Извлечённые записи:
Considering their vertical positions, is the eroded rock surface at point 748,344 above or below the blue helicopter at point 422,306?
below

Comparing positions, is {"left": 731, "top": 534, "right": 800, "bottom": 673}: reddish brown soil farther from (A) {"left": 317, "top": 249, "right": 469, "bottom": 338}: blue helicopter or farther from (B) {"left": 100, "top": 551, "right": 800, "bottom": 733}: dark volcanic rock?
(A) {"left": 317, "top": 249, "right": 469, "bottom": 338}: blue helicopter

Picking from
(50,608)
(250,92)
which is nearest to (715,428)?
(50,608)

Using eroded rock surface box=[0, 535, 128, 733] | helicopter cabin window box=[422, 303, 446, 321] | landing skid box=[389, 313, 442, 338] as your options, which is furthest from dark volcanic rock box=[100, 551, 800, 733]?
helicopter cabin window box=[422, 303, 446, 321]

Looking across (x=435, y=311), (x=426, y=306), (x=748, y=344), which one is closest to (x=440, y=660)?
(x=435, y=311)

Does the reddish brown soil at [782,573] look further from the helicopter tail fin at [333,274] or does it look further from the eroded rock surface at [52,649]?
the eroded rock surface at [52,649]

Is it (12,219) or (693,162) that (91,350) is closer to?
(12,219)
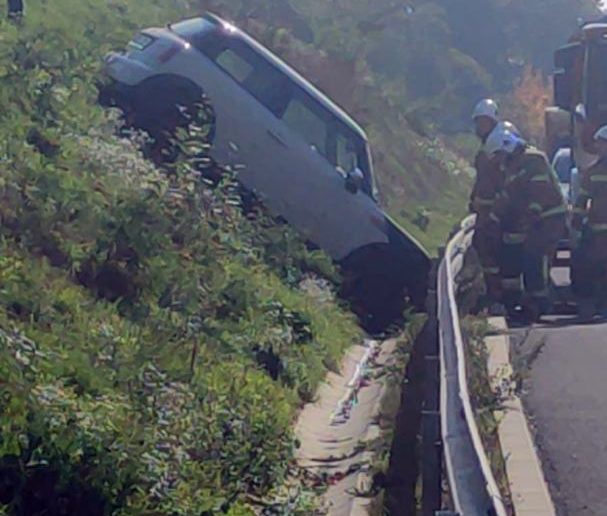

◆ КРАТКОЕ ЗАДАНИЕ
Преобразуй строки от строки с «Does the reddish» до последней строки включительно в CSV с двумя столбцами text и answer: одна строка CSV на каждый текст с его ответом, каждое значение в отдельном поле в кавычках, переносы строк заменены пробелами. Изображения в результат не включай.

◆ ПОЛНЫЙ ОТВЕТ
text,answer
"Does the reddish brown soil at [782,573] look further from the helicopter tail fin at [333,274] or does it look further from the eroded rock surface at [52,649]?","the eroded rock surface at [52,649]"
"Is it (12,219) or (693,162) that (91,350) is closer to?","(12,219)"